Download presentatie Martine Visser (pdf, 178 kb)
Workshop 6 De Woonzorgzoneverkenner en de Module Zorg en Stad
De Woonzorgzoneverkenner, die is ontwikkeld door Objectvision is een geografisch informatiesysteem waarmee woonzorgzones in kaart kunnen worden gebracht. De verkenner brengt de relevante objecten – woningen, voorzieningen en diensten – in een gebied in kaart en analyseert welke gebieden geschikt zijn om als woonzorgzone te worden ingericht. Hierbij wordt de geschiktheid van woningen en de geschiktheid van de woonomgeving betrokken. De Woonzorgzoneverkenner is inmiddels in zes gemeenten ingezet. Met de module Zorg en Stad van BRTArchitecten en MEE Noordwest Holland kan aan de hand van een inventarisatie van aanwezige diensten en voorzieningen worden beoordeeld of een locatie geschikt is om mensen met een uiteenlopende ondersteuningsbehoefte te huisvesten. De module is in twee gemeenten getoetst.

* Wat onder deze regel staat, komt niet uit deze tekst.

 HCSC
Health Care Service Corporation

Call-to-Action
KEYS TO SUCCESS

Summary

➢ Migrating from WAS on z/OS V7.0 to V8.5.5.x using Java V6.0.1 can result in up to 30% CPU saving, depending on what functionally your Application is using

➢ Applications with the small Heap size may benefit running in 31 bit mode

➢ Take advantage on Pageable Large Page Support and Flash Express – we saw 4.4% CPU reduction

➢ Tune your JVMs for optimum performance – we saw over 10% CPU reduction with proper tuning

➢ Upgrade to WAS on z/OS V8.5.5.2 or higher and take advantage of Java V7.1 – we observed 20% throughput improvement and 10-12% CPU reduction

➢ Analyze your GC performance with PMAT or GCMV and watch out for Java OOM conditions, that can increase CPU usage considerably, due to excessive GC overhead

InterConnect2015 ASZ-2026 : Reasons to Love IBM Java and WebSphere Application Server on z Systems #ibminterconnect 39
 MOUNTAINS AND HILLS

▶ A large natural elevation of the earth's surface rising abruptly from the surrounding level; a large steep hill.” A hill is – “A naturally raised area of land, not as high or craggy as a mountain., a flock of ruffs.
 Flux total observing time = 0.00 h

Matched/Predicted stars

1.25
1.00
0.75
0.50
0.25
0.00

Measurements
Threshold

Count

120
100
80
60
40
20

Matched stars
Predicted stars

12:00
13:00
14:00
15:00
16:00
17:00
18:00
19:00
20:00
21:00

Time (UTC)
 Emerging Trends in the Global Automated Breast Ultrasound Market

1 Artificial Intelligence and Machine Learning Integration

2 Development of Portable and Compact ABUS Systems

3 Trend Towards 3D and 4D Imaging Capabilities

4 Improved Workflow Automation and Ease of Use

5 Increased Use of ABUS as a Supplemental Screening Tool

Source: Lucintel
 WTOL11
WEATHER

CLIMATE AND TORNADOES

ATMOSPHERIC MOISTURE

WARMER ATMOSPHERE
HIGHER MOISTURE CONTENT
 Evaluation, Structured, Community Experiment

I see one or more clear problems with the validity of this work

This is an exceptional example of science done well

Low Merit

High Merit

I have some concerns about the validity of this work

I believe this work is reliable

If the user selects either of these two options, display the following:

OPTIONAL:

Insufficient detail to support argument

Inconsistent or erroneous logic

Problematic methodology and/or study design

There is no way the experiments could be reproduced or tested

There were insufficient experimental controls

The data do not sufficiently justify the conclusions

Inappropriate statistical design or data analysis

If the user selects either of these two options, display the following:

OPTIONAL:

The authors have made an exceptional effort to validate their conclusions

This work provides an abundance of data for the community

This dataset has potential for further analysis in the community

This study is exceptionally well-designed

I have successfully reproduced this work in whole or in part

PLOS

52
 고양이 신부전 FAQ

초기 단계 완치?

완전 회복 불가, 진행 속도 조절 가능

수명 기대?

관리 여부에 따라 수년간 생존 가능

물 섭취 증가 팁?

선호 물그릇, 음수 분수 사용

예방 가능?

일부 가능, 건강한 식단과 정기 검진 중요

De Woonzorgzoneverkenner brengt verschillende kenmerken van een gekozen gebied in kaart, zoals voorzieningen en de leeftijd van bewoners. Maar als op een kaart te zien is dat ergens een grote concentratie ouderen woont, wil dit nog niet zeggen dat het zin heeft om juist daar zorg en diensten voor ouderen te ontwikkelen en aan te bieden. Op de getoonde kaarten ging het vooral om concentraties van ouderenzorg, met name binnen intramurale voorzieningen. Bij de Module Zorg en Stad wordt ingevoerd welke voorzieningen aanwezig zijn op welke afstand van de locatie. Dit wordt gekoppeld aan de in kaart gebrachte wenselijke voorzieningen voor verschillende doelgroepen. De locatie krijgt zo een rapportcijfer voor geschiktheid voor verschillende doelgroepen. Met deze module wordt inzicht geboden in wat er moet gebeuren om een locatie te optimaliseren. Een nuttig en inzichtelijk instrument voor corporaties en zorgaanbieders, die overwegen op een bepaalde locatie te bouwen voor een specifieke doelgroep. Een aantal deelnemers was kritisch over de meerwaarde van de Woonzorgzoneverkenner. Men noemde het instrument beperkt en weinig verrassend. Zorg en Stad viel beter in de smaak, omdat cliëntonderzoek hierin een rol speelt en buurtbewoners erbij worden betrokken. Verder werd een kanttekening geplaatst bij het gegeven of de instrumenten genoeg oog hadden voor de woonomgeving en de invulling van de openbare ruimte.